[Start of section]
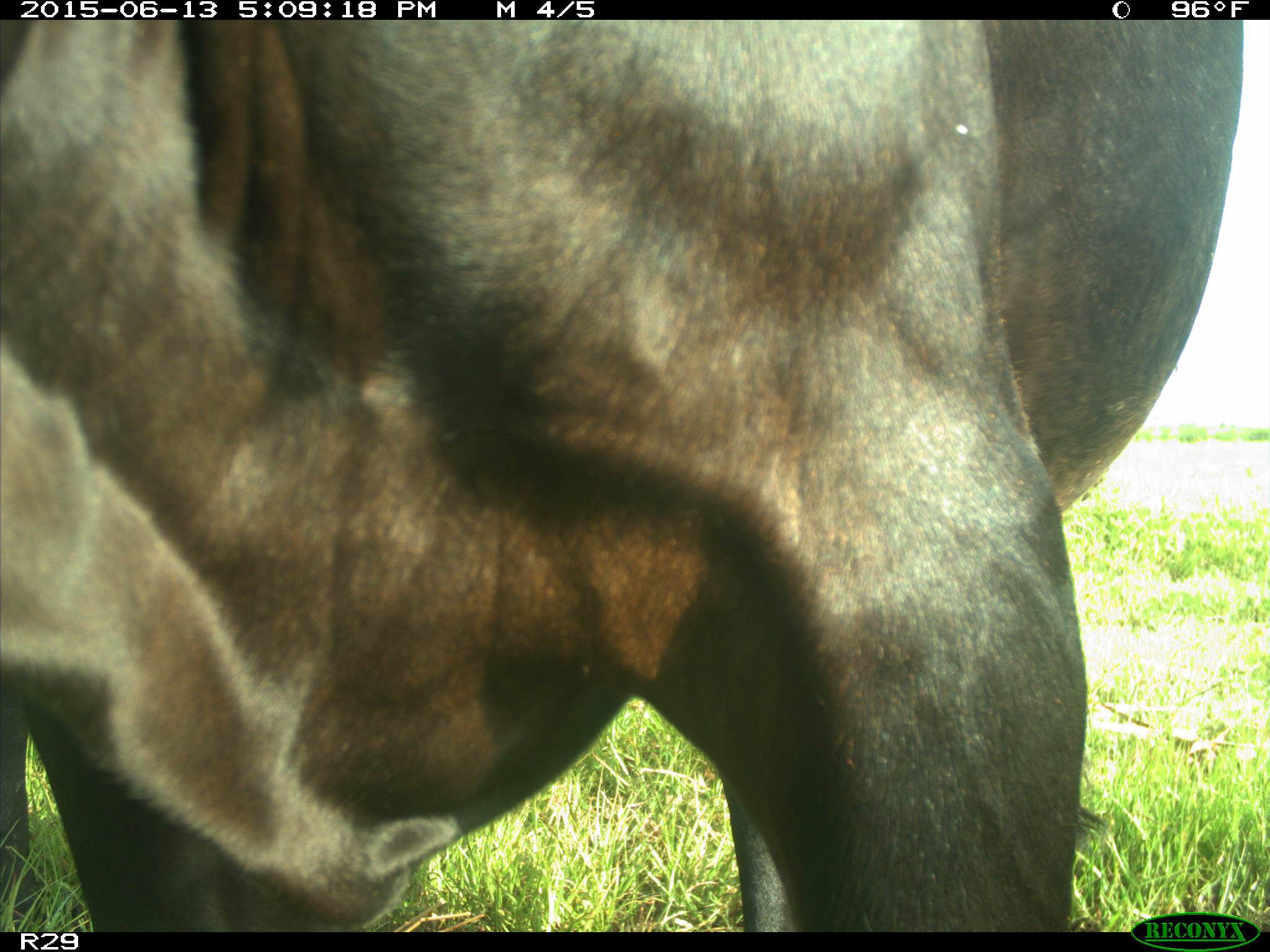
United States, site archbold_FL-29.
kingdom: Animalia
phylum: Chordata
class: Mammalia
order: Artiodactyla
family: Bovidae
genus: Bos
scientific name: Bos taurus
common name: domestic cow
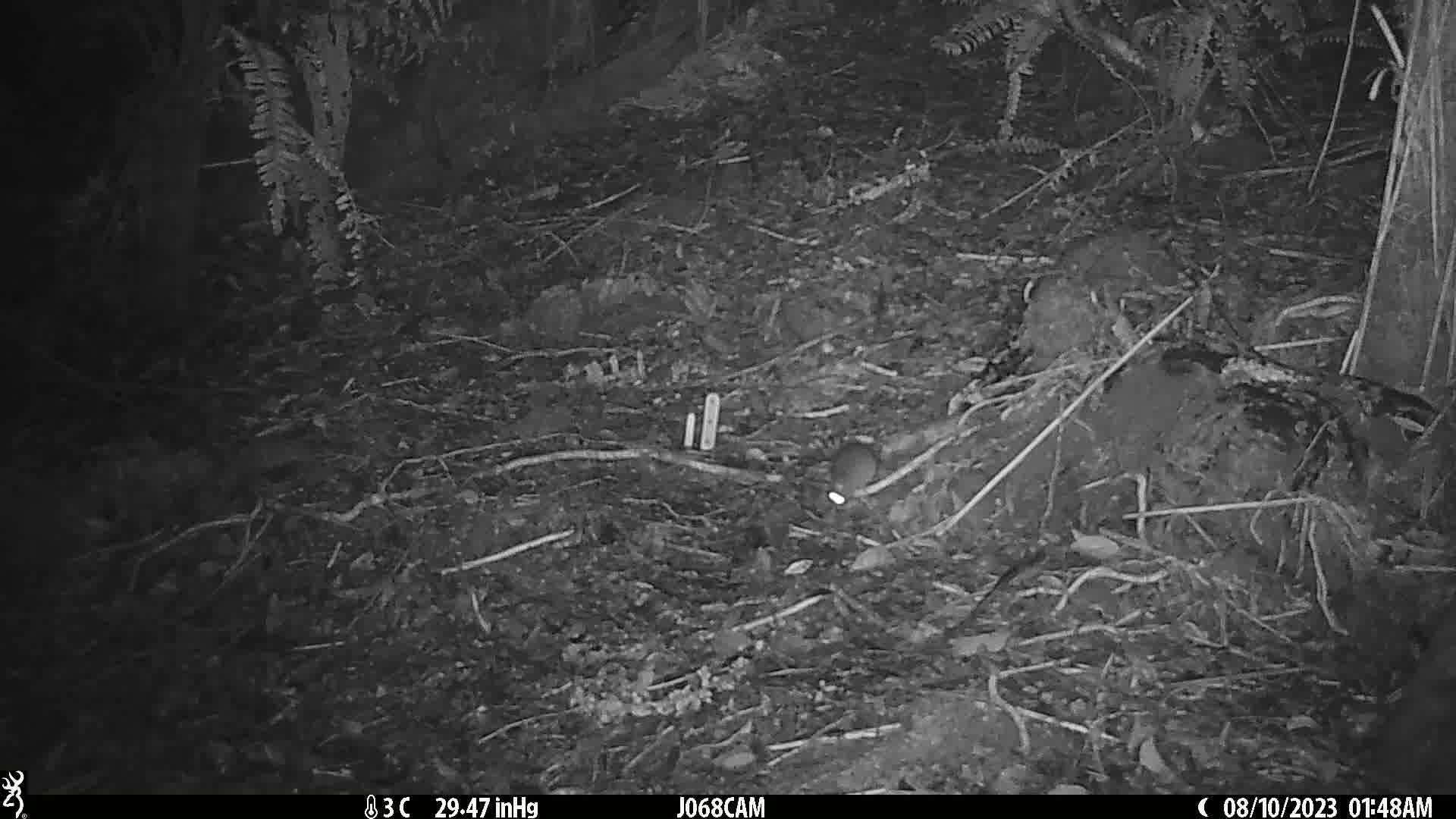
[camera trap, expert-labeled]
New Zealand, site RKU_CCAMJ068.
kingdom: Animalia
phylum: Chordata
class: Mammalia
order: Rodentia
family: Muridae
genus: Rattus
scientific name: Rattus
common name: rat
Rat (Rattus).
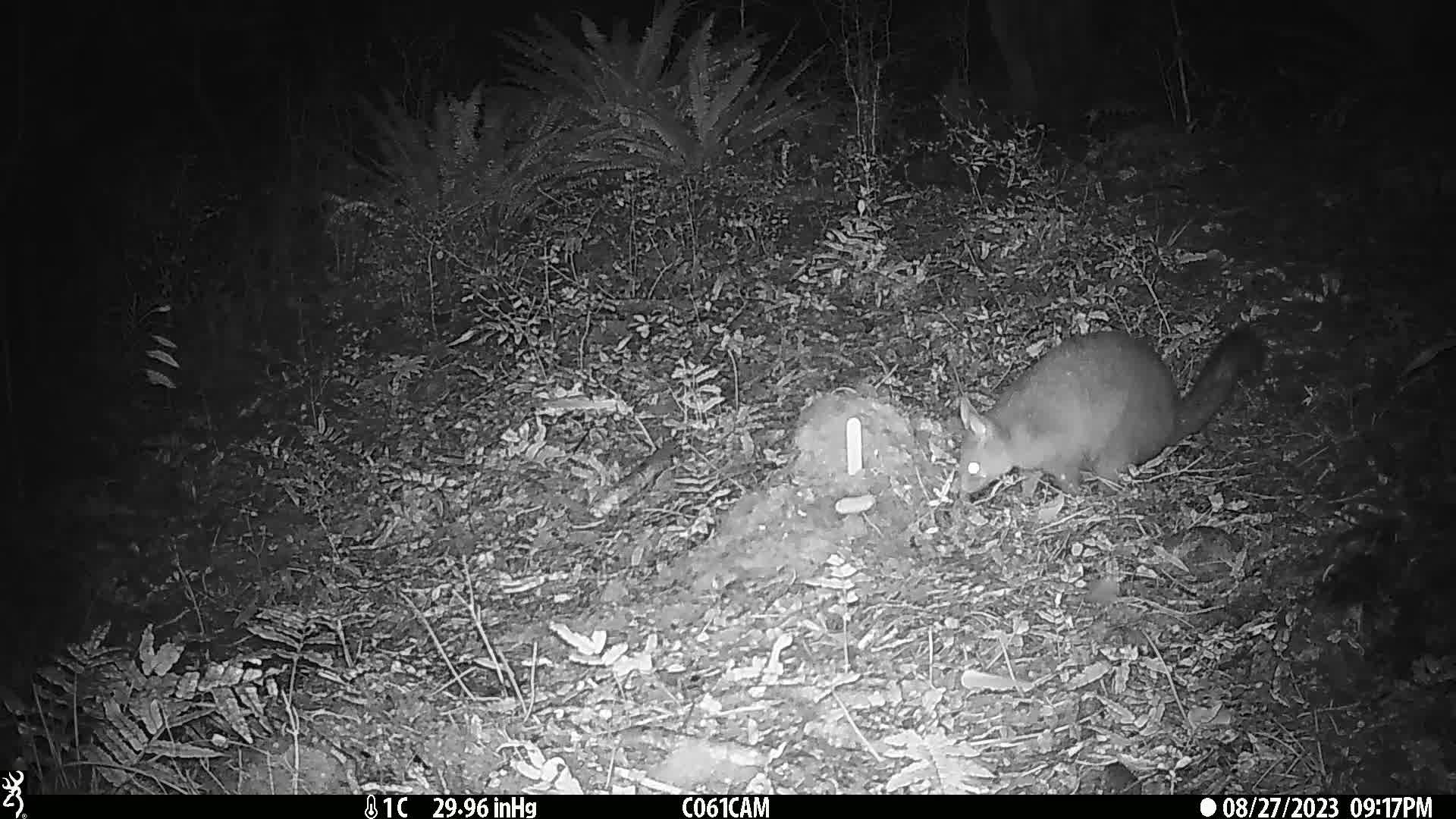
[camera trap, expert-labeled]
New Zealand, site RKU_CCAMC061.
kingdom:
[End of section]
__WHAT YOU HAVE TO DO__. Output the listing exactly, pictures excluded.

__FINISHED EXERCISE__.
United States, site archbold_FL-29.
kingdom: Animalia
phylum: Chordata
class: Mammalia
order: Artiodactyla
family: Bovidae
genus: Bos
scientific name: Bos taurus
common name: domestic cow
[camera trap, expert-labeled]
New Zealand, site RKU_CCAMJ068.
kingdom: Animalia
phylum: Chordata
class: Mammalia
order: Rodentia
family: Muridae
genus: Rattus
scientific name: Rattus
common name: rat
Rat (Rattus).
[camera trap, expert-labeled]
New Zealand, site RKU_CCAMC061.
kingdom:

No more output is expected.